### Provided text

These problems can be easily solved if those in high places want them to be solved. They cannot and will not be solved by more of the same: more credit, debt, and paper money heaped upon a raging fire.
- The system needs to be replaced - not fixed or papered over.
- We must spend less and save more.
- Our money's purchasing power must be sound and not continually eroding day by day.
- We cannot take on debt our children and their children will have to work to pay off.
It really is quite simple IF we want things to change; and we demand that our elected representatives change them according to the Constitution, the same Constitution they took an oath to protect and defend.
What better plan is there then that sacred document, which mandates gold and silver coin as legal tender; and no bills of credit (paper money)?
The writing is on the wall - it is best that we wake up and read the message and heed its warning, before it's too late.
The world is at a critical juncture, which way it goes from here will have repercussions well into the future. What is transpiring is of epoch proportions and will affect our children and their children to come.
The first chart up is the daily NYSE Composite Index. I used a similar chart in last week's report, as this index covers the broader market (2000 stocks). The first thing to note is that the index broke below its Feb. low in late May; and on Friday (6/3) it made a lower low (6600.38).
On a closing basis, the index has made a lower low; however, on an intra-day basis it has not yet made a lower low. Personally, I think that closing prices are more important, and in my work that is what I concentrate on. A lower closing low has been made; and it is possible that more may follow.

######

- _Exercise brief_:
Answer the following from the market commentary:
(a) According to the commentary, what should be done with the system instead of fixing it?
(b) What does the commentary say the Constitution mandates as legal tender?
(c) What lower low did the daily NYSE Composite Index make on Friday (6/3)?

### Data lines

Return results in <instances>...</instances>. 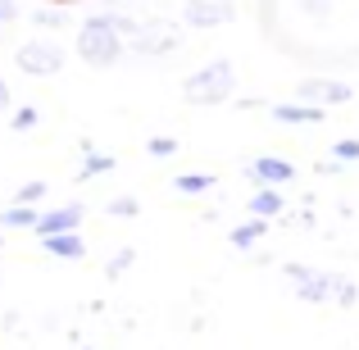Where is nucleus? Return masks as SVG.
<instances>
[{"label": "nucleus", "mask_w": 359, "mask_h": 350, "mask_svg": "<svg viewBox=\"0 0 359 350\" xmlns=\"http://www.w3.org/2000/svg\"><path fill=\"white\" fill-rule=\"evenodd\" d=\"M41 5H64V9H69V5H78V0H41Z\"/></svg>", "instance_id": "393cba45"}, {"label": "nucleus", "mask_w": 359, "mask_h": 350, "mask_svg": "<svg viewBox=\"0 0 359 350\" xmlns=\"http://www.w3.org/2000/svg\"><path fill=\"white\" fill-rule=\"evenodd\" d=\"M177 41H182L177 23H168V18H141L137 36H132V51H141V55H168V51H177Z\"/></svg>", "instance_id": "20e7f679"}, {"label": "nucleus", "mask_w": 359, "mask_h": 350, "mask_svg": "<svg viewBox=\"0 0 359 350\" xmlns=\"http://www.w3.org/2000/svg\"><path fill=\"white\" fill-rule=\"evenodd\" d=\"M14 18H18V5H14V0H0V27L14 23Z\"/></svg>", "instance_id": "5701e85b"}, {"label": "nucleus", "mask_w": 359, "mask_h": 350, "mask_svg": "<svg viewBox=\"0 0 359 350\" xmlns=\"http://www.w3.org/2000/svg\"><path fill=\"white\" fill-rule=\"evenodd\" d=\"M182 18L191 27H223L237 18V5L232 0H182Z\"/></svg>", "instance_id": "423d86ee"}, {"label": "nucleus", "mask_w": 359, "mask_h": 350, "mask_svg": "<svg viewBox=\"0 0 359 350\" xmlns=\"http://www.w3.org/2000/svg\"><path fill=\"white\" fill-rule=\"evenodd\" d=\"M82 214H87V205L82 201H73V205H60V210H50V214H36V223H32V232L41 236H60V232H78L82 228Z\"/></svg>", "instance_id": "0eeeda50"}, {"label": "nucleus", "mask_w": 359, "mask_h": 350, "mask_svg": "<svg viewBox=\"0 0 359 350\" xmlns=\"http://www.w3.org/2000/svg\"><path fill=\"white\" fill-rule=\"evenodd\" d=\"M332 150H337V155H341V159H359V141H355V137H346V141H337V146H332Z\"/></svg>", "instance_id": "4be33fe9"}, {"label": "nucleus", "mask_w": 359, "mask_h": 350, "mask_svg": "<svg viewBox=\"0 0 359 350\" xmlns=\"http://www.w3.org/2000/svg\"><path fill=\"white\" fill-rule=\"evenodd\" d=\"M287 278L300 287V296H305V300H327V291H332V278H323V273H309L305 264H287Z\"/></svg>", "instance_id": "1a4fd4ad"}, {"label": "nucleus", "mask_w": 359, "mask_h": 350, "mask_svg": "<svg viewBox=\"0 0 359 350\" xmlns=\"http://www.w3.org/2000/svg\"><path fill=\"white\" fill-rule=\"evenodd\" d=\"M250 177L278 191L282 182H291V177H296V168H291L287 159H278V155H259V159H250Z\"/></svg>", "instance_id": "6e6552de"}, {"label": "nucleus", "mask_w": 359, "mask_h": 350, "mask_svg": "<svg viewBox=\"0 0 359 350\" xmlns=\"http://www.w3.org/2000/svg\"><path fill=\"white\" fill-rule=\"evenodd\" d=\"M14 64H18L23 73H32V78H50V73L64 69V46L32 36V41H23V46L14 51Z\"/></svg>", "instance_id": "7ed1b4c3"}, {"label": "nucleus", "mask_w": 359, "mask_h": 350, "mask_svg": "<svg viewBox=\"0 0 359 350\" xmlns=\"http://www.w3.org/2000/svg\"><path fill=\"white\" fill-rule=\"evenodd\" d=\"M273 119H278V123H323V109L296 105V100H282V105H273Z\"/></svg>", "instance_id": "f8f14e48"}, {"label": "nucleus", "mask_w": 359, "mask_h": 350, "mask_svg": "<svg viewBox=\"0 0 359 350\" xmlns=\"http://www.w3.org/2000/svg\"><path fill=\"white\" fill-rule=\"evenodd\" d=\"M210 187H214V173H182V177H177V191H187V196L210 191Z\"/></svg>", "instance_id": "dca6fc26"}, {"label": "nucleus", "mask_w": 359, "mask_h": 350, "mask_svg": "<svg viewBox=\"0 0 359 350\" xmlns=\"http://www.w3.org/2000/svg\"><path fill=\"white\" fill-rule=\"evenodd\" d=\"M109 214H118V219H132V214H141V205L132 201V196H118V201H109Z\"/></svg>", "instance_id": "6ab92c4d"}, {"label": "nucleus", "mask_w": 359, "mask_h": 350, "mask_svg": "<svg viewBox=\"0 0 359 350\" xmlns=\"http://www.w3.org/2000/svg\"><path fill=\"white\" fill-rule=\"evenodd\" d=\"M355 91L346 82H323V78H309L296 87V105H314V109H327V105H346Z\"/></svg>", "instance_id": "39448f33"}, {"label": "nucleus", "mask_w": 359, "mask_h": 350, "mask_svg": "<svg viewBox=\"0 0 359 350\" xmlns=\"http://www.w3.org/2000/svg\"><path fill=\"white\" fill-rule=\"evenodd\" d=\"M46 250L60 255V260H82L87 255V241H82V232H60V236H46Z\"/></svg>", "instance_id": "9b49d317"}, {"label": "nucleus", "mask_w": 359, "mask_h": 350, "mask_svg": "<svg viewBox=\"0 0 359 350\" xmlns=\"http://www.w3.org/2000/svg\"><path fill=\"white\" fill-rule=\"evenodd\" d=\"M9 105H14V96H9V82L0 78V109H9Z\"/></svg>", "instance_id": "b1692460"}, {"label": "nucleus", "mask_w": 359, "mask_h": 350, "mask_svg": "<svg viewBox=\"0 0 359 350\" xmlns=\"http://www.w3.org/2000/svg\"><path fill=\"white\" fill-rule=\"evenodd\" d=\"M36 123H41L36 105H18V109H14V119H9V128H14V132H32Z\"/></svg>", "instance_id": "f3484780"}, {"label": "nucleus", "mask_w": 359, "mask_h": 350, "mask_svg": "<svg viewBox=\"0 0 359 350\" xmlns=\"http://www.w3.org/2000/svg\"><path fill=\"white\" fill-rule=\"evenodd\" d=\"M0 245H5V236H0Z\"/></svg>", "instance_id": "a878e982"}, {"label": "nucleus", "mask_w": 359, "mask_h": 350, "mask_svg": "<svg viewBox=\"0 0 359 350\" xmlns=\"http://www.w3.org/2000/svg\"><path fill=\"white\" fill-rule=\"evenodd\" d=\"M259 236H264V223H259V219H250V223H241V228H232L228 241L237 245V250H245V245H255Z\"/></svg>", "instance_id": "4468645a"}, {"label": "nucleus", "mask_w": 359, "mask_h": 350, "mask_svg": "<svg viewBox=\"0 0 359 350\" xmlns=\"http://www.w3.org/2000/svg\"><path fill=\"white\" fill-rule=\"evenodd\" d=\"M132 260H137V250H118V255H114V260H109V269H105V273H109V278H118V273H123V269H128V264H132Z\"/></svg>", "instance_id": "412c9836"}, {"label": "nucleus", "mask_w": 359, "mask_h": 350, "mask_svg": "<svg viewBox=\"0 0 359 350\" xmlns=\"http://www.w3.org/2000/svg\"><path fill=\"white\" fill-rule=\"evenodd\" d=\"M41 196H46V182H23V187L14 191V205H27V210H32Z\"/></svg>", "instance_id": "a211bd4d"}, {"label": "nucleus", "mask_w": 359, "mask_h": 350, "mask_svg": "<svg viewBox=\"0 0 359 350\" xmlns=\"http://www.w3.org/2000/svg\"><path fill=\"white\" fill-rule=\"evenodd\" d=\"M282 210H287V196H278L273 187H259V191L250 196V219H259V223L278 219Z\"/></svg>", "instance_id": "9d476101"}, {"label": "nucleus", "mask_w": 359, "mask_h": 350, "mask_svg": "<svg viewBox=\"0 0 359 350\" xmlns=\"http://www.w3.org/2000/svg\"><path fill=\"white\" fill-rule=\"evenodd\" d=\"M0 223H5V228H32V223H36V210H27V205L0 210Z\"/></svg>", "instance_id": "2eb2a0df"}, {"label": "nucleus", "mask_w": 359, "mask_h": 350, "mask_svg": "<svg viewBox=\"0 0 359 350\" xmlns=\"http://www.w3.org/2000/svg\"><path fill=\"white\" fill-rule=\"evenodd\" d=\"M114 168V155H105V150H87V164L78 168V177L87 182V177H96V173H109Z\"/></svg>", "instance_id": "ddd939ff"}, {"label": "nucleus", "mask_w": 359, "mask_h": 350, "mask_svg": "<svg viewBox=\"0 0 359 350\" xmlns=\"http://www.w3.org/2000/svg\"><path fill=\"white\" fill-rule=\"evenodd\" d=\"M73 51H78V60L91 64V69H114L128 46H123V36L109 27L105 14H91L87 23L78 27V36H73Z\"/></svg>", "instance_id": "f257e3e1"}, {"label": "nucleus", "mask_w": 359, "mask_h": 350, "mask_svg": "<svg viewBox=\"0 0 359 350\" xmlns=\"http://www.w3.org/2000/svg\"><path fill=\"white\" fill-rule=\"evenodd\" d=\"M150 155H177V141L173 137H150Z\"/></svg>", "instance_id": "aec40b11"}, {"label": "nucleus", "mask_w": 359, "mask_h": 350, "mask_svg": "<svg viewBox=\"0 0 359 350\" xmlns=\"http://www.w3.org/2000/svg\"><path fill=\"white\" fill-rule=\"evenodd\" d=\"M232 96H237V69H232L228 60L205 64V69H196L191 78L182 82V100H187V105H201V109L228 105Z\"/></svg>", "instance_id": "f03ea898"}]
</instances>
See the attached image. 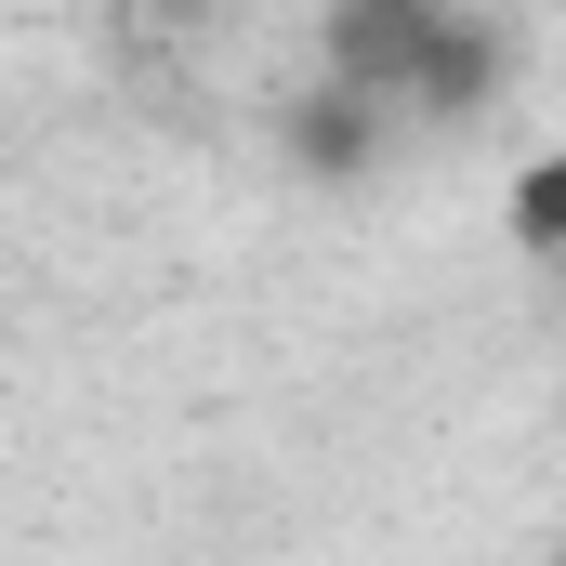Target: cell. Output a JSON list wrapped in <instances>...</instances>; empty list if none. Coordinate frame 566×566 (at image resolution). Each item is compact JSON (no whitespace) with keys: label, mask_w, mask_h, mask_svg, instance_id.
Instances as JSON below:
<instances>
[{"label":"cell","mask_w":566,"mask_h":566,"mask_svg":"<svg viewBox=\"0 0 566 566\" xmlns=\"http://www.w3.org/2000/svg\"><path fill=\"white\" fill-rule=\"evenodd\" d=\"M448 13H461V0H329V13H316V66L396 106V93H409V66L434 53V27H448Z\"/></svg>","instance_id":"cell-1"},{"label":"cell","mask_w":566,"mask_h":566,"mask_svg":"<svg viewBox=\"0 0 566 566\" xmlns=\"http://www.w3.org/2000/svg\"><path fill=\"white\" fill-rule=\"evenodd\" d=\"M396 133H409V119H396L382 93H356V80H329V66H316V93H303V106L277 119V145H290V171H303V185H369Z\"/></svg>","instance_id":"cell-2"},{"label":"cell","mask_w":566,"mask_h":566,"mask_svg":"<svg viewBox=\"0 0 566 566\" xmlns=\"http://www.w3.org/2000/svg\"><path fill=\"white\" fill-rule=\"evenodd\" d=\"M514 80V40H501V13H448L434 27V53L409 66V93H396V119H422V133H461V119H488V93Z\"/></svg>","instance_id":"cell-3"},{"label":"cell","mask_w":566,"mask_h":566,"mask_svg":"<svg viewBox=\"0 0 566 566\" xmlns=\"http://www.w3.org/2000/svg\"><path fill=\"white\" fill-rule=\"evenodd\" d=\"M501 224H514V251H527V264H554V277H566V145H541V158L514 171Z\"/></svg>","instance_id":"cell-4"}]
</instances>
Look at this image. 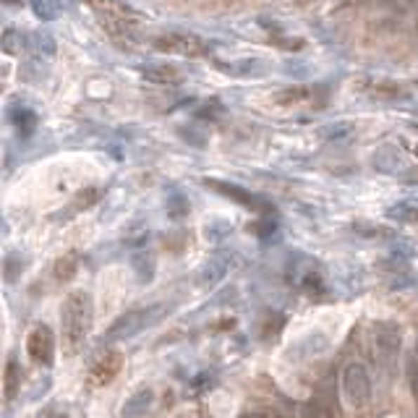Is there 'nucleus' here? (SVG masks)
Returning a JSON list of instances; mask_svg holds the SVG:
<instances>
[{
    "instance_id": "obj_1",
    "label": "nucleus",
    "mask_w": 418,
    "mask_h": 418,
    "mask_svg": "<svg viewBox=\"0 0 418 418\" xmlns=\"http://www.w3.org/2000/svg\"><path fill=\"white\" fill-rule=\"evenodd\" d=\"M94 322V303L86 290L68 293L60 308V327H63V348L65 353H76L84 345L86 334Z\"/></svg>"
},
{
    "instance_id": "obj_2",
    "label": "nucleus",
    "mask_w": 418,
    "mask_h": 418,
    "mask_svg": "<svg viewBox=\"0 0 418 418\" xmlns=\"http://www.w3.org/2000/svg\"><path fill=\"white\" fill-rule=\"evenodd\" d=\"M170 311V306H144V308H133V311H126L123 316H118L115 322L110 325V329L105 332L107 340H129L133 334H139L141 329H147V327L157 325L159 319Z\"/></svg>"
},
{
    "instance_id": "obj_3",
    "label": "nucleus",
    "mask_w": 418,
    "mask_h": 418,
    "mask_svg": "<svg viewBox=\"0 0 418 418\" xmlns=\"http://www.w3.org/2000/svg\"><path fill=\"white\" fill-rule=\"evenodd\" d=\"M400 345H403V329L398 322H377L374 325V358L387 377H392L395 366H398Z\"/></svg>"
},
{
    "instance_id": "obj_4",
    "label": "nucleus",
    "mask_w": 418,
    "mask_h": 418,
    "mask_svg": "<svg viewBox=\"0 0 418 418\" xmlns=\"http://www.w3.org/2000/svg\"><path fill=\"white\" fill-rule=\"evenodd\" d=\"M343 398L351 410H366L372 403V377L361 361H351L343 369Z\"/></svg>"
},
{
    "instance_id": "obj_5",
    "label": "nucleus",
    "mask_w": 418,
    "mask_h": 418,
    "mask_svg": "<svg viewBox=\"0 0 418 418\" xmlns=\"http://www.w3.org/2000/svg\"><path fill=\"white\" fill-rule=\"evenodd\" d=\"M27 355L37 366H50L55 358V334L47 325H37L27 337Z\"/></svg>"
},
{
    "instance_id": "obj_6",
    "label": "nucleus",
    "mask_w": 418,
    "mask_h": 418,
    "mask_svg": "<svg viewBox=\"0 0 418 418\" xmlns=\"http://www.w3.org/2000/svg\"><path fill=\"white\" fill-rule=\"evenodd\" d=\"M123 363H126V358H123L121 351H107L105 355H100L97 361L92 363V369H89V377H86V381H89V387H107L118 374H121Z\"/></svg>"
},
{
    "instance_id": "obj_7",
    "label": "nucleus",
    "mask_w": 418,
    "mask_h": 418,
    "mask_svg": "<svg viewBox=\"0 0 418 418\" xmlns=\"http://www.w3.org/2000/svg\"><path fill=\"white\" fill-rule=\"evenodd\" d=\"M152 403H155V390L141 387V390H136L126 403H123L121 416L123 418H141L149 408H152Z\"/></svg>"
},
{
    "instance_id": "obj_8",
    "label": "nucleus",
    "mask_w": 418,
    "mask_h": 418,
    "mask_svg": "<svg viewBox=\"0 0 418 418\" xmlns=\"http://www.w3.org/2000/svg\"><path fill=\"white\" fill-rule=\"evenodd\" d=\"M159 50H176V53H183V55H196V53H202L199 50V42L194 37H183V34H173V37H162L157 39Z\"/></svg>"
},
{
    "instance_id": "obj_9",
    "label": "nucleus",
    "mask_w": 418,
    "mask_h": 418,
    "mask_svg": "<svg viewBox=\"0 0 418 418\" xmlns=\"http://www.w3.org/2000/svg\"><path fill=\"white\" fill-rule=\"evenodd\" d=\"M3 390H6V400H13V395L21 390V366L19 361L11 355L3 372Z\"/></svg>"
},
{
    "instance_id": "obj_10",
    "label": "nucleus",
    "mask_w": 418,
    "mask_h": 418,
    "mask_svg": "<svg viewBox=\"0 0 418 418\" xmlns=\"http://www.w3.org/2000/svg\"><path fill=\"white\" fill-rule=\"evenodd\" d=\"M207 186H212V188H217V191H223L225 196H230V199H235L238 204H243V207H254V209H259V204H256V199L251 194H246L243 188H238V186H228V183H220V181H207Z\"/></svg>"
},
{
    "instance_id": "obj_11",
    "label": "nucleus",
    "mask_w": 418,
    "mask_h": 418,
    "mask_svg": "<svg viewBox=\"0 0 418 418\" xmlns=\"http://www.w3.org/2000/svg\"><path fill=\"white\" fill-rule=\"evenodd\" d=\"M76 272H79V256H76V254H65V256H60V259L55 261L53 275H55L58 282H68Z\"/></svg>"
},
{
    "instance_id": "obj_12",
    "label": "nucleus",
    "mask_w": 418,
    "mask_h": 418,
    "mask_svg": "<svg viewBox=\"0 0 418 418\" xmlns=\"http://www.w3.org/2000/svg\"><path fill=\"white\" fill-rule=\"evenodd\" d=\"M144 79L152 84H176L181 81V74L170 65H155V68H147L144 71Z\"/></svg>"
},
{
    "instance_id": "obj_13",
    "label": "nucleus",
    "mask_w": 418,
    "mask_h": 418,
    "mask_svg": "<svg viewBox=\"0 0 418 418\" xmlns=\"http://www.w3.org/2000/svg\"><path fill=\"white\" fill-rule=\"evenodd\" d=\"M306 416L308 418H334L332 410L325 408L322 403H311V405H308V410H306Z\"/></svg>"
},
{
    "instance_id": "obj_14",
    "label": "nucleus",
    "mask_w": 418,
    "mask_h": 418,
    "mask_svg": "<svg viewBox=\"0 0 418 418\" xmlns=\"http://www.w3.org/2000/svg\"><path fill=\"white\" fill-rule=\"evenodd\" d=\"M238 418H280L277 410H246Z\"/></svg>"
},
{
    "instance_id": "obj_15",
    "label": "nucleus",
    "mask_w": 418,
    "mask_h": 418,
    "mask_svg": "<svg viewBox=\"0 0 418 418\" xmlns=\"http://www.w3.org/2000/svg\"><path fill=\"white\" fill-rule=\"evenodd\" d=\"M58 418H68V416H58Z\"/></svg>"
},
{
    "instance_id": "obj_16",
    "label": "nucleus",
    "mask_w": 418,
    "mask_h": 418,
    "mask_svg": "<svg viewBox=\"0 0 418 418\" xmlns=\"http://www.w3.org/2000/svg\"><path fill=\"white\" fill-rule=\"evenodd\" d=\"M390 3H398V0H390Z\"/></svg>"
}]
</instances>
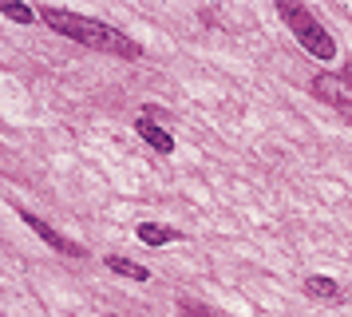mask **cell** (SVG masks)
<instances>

######

- _Finished answer_:
(a) It should be replaced, not fixed or papered over.
(b) Gold and silver coin.
(c) 6600.38.